Israel Election Frenzy

Recent polls show that the right-wing bloc has gained power.

Israel elections collage
Special thanks to APN

(WASHINGTON DC) - A month before the US general elections, Israel's prime minister, Benjamin Netanyahu, threw Israel into an election campaign frenzy when he announced his intention to dissolve the Knesset and hold early elections next January.

Netanyahu's official reason for the move is his alleged inability to pass a "responsible budget." But according to Israeli pundits, the Prime Minister has other calculations. Some, apparently, have to do with the timing of the US elections. Among other things, Bibi is apparently seeking to face the next US president, whether it's Barack Obama or Mitt Romney, with a renewed fresh mandate from the Israeli public.

"Most important, however, is that Netanyahu is eager to capitalize on his strong showings in the polls. Several recent polls showed Likud winning more than 30 Knesset seats, significantly more than its 27 in 2009.

Bibi is also trying to take advantage of the confusion in the center-left part of the political system. Kadima is collapsing. Labor is struggling to determine whether it has an agenda that extends beyond social justice. Two former leaders of Kadima, former Prime Minister Ehud Olmert and former Foreign Minister Tzipi Livni, are considering a comeback, and Yair Lapid, a TV personality turned politician, has not yet consolidated his base. There are attempts to unite the center-left parties into a bloc, but that would be difficult to accomplish with a little more than three months before the elections.

Polls show that Netanyahu will easily defeat any competing candidate by a broad margin, and is likely to face a post-election embarrassment of riches in the form of several potential coalition partners, all eager to be part of his government.

Recent polls show that the right-wing bloc has gained power.
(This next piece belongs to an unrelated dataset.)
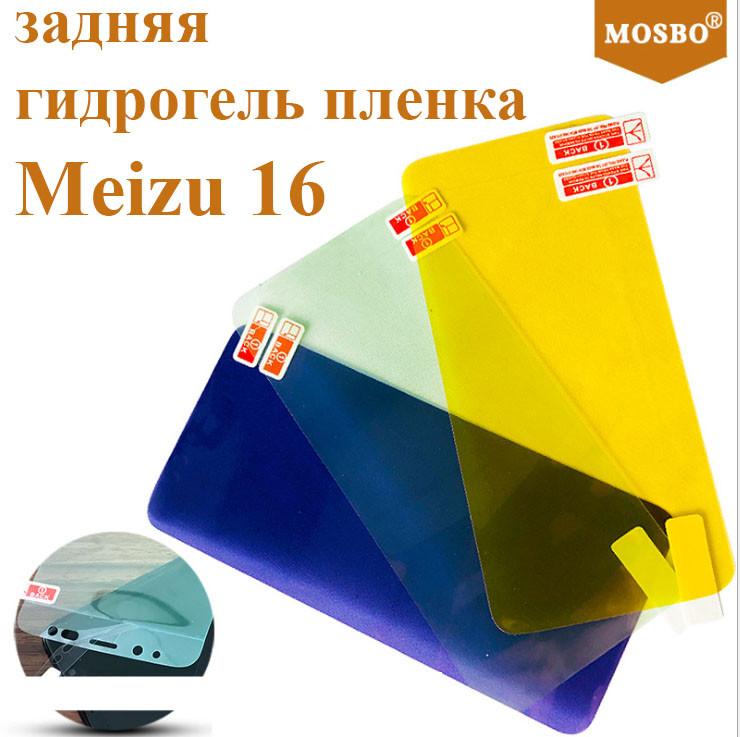 Пленка гидрогель Mosbo для Meizu 16 Задняя глянцевая - Прозрачный [2047]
Netanyahu is expected to be able to form a right-wing coalition that will be even more stable than his current one. The question, pundits say, is who Bibi will choose as his coalition partners after the elections.

For more information and analysis on the significance of Netanyahu's gambit, read yesterday's and today's editions of News Nosh or visit the web sites of Haaretz, the Jerusalem Post, the Times of Israel, or Ynet.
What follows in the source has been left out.